BRIDGE is closing out its tenth year of celebration and celebrating the fruition, as a co-founder, of a vision of what our community needed. In one way it was to close the gaps of services for new immigrants and very specifically value women and women of color’s labor, contribution and value to our community. But in a larger way it was to foster a sense of humanity, justice and interconnectedness.
“To live anywhere in the world today and be against equality because of race or color is like living Alaska and being against snow.” William Faulkner
I was introduced to Multicultural Bridge by Natalie Shiras, my classmate from College who was the Pastor of Church on the Hill in Lenox MA. At first I was incredulous that there was racial discrimination in the Berkshires, but I was told otherwise.

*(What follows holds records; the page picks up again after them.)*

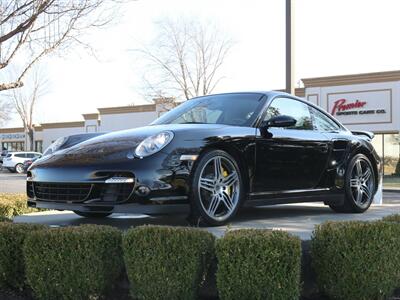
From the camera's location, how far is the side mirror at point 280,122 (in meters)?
5.00

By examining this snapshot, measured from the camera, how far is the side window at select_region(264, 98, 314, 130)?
17.8ft

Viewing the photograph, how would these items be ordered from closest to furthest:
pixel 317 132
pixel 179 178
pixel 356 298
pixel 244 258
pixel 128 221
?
pixel 244 258, pixel 356 298, pixel 179 178, pixel 128 221, pixel 317 132

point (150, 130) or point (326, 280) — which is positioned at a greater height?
point (150, 130)

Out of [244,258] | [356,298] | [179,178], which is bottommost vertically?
[356,298]

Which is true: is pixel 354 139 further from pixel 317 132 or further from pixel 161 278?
pixel 161 278

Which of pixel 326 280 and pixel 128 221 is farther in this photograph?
pixel 128 221

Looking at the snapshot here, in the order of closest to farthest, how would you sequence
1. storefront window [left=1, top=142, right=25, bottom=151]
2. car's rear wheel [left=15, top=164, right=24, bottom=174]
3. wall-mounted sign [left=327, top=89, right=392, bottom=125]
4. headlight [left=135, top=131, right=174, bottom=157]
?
headlight [left=135, top=131, right=174, bottom=157], wall-mounted sign [left=327, top=89, right=392, bottom=125], car's rear wheel [left=15, top=164, right=24, bottom=174], storefront window [left=1, top=142, right=25, bottom=151]

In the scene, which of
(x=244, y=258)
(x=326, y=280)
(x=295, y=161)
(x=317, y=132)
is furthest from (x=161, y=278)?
(x=317, y=132)

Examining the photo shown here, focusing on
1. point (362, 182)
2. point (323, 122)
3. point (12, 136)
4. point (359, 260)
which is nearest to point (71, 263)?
point (359, 260)

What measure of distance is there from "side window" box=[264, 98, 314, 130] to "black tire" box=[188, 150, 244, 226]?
85cm

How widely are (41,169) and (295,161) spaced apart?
2324mm

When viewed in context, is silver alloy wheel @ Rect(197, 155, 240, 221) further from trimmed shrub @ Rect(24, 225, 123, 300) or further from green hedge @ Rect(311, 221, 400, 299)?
green hedge @ Rect(311, 221, 400, 299)

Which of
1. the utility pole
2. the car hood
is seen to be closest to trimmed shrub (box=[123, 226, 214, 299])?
the car hood

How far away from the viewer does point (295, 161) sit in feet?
17.4
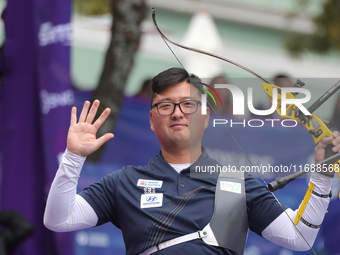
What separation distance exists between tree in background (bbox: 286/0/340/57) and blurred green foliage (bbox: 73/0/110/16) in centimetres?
266

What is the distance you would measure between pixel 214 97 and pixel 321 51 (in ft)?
22.3

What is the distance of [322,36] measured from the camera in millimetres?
10234

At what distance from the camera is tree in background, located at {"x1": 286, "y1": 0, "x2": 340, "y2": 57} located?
30.5ft

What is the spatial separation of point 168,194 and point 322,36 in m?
6.74

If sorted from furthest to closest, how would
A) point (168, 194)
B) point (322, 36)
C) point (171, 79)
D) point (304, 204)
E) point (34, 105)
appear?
1. point (322, 36)
2. point (34, 105)
3. point (171, 79)
4. point (168, 194)
5. point (304, 204)

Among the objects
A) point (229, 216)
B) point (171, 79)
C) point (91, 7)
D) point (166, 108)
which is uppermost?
point (91, 7)

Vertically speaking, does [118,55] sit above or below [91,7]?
below

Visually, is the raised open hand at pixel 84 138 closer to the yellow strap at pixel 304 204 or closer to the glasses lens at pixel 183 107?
the glasses lens at pixel 183 107

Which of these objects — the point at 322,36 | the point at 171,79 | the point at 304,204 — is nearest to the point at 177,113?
the point at 171,79

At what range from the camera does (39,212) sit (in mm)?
6996

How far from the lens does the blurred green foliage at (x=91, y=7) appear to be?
1165cm

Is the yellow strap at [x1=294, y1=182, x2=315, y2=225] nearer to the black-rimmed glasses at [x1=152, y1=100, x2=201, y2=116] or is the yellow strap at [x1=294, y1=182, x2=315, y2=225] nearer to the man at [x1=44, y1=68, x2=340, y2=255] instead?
the man at [x1=44, y1=68, x2=340, y2=255]

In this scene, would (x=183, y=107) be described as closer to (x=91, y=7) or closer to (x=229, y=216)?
(x=229, y=216)

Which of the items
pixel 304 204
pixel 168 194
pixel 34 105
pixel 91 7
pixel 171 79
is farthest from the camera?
A: pixel 91 7
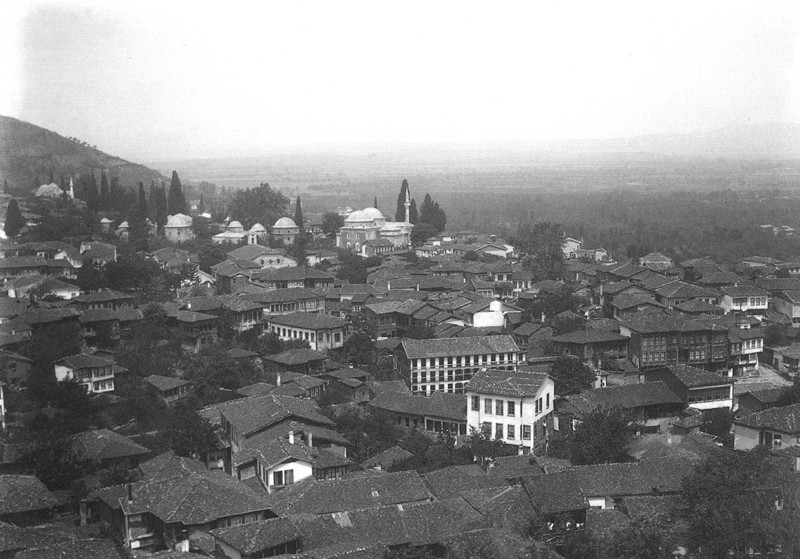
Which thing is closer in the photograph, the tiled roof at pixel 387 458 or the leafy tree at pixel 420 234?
the tiled roof at pixel 387 458

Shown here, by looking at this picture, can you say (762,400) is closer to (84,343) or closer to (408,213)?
(84,343)

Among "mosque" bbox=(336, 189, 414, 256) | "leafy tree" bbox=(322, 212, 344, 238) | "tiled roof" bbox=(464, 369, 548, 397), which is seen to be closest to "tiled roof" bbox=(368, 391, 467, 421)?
"tiled roof" bbox=(464, 369, 548, 397)

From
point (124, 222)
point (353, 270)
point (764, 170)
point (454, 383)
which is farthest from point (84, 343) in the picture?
point (764, 170)

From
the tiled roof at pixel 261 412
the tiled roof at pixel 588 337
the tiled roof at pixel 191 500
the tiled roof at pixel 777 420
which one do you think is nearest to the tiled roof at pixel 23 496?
the tiled roof at pixel 191 500

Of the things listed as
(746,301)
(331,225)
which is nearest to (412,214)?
(331,225)

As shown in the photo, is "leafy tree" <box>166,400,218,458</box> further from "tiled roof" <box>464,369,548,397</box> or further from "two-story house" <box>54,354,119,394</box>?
"tiled roof" <box>464,369,548,397</box>

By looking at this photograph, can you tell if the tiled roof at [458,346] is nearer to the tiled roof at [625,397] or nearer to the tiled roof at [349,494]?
the tiled roof at [625,397]
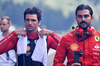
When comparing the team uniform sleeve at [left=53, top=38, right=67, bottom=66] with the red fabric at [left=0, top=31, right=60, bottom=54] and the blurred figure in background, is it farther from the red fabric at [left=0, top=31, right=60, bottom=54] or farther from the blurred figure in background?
the blurred figure in background

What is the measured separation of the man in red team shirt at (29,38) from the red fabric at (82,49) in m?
0.89

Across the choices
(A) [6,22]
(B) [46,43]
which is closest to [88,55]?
(B) [46,43]

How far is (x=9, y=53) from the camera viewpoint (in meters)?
5.14

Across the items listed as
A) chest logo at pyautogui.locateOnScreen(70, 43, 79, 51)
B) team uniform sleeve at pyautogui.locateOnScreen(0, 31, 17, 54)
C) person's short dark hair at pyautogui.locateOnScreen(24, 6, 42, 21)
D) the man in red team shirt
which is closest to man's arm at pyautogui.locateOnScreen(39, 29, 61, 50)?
the man in red team shirt

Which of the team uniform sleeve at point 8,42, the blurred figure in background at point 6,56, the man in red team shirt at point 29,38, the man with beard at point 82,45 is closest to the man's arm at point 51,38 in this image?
the man in red team shirt at point 29,38

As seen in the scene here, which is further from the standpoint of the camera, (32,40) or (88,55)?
(32,40)

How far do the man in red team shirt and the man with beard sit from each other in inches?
34.9

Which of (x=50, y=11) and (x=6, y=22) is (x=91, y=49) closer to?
(x=6, y=22)

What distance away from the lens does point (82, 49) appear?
310 cm

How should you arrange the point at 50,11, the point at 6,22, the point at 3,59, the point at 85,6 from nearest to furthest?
the point at 85,6, the point at 3,59, the point at 6,22, the point at 50,11

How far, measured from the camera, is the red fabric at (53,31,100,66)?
10.0 ft

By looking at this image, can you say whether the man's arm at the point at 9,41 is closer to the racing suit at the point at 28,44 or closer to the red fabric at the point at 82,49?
the racing suit at the point at 28,44

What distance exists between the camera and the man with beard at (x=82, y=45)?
305 cm

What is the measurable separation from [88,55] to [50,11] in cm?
1585
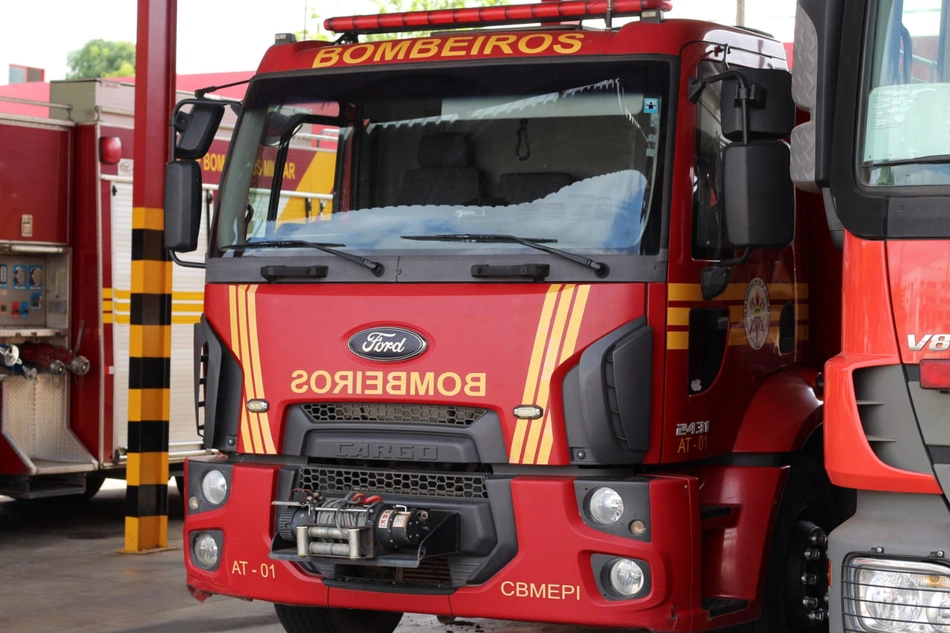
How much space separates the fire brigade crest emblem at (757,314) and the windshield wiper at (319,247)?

As an immigrant who has been bullied both in France and in the US, I feel it is important to protect the rights of all people, regardless of the color of their skin, or their origin. I am proud of the work of Gwendolyn and congratulate her and Multicultural Bridge on their 10th Anniversary. Yeou-Cheng Ma
To you, Gwendolyn, and the committees, I send good wishes for a GREAT event which I think will be wonderful for all. I trust it will reward your good work in bringing Multicultural Bridge to is tenth year. I lectured in Japan recently and spoke reverently of W.E.B. Du Bois and your community work.